START
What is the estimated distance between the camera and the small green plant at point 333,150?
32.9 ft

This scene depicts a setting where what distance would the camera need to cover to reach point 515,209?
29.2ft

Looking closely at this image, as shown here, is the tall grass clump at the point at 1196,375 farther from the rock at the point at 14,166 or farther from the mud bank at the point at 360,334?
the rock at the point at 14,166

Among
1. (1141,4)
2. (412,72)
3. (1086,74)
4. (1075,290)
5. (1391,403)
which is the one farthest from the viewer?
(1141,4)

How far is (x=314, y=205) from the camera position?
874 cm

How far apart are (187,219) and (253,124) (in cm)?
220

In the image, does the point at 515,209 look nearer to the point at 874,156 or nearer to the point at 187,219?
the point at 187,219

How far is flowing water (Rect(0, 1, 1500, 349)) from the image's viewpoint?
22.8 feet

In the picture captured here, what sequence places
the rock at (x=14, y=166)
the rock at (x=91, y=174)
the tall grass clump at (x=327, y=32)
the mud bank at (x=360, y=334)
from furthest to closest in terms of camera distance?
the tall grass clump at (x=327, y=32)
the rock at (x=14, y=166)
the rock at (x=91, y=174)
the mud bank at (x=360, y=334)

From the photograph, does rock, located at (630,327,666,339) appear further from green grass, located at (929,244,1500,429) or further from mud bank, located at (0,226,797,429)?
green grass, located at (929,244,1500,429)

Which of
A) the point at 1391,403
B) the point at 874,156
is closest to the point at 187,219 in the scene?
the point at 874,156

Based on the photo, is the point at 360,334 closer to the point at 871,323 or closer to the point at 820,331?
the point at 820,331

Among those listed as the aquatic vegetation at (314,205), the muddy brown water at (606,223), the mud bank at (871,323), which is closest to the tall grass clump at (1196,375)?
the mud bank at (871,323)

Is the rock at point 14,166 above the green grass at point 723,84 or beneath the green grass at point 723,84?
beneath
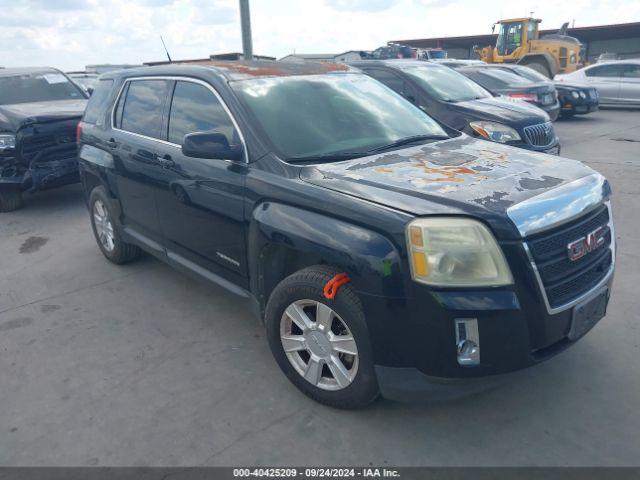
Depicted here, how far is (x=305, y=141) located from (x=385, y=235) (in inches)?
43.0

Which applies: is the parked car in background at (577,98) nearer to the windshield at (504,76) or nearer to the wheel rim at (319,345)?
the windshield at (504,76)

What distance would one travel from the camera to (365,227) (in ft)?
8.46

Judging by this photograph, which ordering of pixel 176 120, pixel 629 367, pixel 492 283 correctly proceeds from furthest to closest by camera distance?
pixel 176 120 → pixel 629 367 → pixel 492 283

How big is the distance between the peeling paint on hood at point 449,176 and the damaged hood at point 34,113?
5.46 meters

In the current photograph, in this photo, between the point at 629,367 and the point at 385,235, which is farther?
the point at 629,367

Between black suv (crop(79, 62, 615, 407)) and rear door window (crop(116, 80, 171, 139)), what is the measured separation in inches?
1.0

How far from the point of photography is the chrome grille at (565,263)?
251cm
END
START
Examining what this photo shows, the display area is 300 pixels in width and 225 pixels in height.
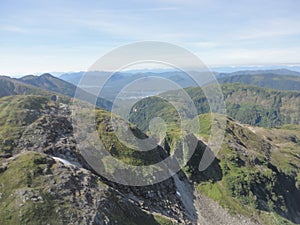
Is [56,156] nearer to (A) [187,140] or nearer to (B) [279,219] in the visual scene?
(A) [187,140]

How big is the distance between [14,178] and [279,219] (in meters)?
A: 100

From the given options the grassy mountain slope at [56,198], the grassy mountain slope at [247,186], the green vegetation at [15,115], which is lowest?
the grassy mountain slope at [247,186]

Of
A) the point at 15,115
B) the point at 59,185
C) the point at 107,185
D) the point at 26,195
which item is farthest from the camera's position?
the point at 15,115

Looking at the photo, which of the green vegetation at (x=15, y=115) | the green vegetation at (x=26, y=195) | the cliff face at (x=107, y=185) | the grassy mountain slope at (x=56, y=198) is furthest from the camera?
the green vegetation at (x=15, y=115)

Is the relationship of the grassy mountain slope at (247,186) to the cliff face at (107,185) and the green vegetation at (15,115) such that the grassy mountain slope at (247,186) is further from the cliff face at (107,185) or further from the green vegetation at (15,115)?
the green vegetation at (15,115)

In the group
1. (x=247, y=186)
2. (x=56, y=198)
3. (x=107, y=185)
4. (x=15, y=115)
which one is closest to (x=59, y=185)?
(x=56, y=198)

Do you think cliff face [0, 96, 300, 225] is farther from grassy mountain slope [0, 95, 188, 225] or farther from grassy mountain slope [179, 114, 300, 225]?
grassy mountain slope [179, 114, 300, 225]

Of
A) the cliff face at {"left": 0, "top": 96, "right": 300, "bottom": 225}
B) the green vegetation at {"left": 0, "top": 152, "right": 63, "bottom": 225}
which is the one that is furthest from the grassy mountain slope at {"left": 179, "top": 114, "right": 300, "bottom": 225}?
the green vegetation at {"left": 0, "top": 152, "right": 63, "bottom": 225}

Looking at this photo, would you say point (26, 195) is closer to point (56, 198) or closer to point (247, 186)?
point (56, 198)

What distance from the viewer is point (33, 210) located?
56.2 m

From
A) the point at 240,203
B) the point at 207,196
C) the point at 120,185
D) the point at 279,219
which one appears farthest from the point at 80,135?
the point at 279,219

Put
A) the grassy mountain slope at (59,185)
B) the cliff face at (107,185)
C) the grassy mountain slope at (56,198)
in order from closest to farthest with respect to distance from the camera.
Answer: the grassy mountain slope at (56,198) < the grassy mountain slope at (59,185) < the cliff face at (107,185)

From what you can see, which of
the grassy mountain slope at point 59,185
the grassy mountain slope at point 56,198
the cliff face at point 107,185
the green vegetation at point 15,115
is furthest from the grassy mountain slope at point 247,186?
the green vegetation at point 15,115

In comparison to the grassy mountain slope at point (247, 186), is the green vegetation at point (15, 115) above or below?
END
▶ _Objective_
Copy out verbatim the lines starting at the line containing "Depicted here, how" and ending at the line containing "5.46 meters", including both of those lines.

▶ _Worked solution_
Depicted here, how far is (x=305, y=141) located from (x=385, y=235) (in inches)?
43.0

Which applies: is the parked car in background at (577,98) nearer to the windshield at (504,76) or nearer to the wheel rim at (319,345)?
the windshield at (504,76)

What distance would one travel from the camera to (365,227) (in ft)?
8.46

Judging by this photograph, which ordering of pixel 176 120, pixel 629 367, pixel 492 283 correctly proceeds from furthest to closest by camera distance?
pixel 176 120 → pixel 629 367 → pixel 492 283

How big is the distance between the peeling paint on hood at point 449,176 and the damaged hood at point 34,113?
5.46 meters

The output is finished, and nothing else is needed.